⑳ 雪女の末裔
「実を言うとね…。」
「はい?」
「時々、アナタの様な私の末裔が、訪ねて来るのよ。で、その時の質問が、大体、今言ったような事なのよ。」
「…ああ、だから。」
「そういう事。他には?この際、訊いておきたい事は?」
「一体、何がきっかけで、私の直接の先祖は、ニンゲンと暮らす事になったんでしょうか?」
「それは…ワタシには、分かりかねるわ。顔がタイプだったんじゃない?」
「…そんなあ。」
「そうかしら。結構、重要でしょ?顔。アナタのパートナーも、見たところ、中々のイケオジじゃないの?」
「…そりゃあ、どうも。」
言われた伯爵は、悪い気はしなかった。
「さあもう、いいかしら?こう見えてもワタシたち、結構忙しいのよ?"地球温暖化"を、少しでも遅らせなければ、オチオチ昼寝も出来やしないわ。」
「…えっ!?その話を、もう少し詳しく…。」
「だめよ。これ以上は、トップシークレット。後は自分たちのチカラで、未来を勝ち取りなさい!」
その言葉を最後に、日本の雪女ユキメは、その場からまるで煙のように、フッと消え去ってしまった。
ふと気がつくと、周りにあんなに居た世界中の雪女たちも、一人残らず姿を消していた。
「帰りますか?京子さん。」
サン・ジェルマンに促され、彼女も同意した。
30分後、二人は、テレビ塔の亜空間レストランで、向き合う席に座り、コーヒーブレイクしていた。
「自分のルーツを知ったところで、大した収穫にはならなかったわね?」
「…でも、知りたかったんですよね?」
「そうね。納得したわ…でも、そんな事より…"地球温暖化"って何よ?」
「…21世紀に、大きなモンダイになる事ですよ。ニンゲンが、長年の歴史を重ねる内に、地球環境を破壊し続けて来たツケが、とうとうやって来るのです。」
「…ソレ、何とか解決できるの?」
「今、この時代に存在している、全てのニンゲン次第ですね。
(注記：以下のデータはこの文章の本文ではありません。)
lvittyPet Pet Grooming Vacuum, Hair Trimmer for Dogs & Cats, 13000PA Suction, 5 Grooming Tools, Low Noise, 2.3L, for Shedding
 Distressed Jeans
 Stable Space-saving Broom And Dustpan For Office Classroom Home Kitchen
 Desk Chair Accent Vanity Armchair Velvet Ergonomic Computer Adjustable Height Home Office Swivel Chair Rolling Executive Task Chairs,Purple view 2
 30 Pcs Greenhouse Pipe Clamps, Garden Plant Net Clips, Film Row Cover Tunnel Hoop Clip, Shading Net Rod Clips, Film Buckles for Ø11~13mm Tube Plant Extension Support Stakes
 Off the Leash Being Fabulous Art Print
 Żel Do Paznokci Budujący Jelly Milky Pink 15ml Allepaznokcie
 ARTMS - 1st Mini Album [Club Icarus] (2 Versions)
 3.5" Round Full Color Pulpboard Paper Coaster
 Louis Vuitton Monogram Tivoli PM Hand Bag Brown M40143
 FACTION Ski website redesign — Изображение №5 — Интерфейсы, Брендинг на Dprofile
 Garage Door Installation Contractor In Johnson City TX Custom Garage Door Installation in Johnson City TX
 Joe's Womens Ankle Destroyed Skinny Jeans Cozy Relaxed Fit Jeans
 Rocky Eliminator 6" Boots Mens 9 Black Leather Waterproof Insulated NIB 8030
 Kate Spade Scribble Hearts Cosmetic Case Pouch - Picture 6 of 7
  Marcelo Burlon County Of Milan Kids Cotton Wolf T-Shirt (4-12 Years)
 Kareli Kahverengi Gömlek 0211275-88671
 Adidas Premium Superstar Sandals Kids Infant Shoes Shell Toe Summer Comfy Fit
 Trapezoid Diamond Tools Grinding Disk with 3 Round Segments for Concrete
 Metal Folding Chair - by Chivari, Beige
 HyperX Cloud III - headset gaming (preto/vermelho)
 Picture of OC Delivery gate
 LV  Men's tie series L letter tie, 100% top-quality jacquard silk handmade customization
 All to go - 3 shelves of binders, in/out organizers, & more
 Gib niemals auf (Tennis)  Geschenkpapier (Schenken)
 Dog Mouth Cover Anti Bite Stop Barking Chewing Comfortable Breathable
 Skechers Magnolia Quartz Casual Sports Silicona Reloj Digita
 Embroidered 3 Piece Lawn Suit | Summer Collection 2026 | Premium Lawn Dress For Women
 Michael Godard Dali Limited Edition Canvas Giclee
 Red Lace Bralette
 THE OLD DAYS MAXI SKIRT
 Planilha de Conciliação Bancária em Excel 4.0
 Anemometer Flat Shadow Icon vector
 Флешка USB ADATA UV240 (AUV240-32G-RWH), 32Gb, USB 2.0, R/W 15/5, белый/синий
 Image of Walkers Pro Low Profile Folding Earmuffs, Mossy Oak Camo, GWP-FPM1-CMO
」
「…そうなのね。」
「この件は、個人のチカラでは、いかんともし難い事なのです。例え我々のチームが、不老不死と超能力者の集団だとしてもね。」
「…アナタ、本当は、この先の人類の運命を知っているんじゃないの?」
「だとしても、それはあくまでも可能性の一つに過ぎない。観測済みの未来は、直ぐにウソになってしまう。移ろいやすいモノなのですよ。人物画を描くのと同じ事ですよ。」
「…それは、どういう?」
「"未来は、今、ここに居る我々が、切り拓くべきモノ"だと言う事です。」
「…ああ、成る程。アナタが好きなそのセリフに行き着くわけね?」
「そういう事です。それこそが、タイムマシンを駆使した人生を経た私の、行き着いた答えなのです。」
最後にサン・ジェルマンは、"我が意を得たり"という顔で頷いたのだった。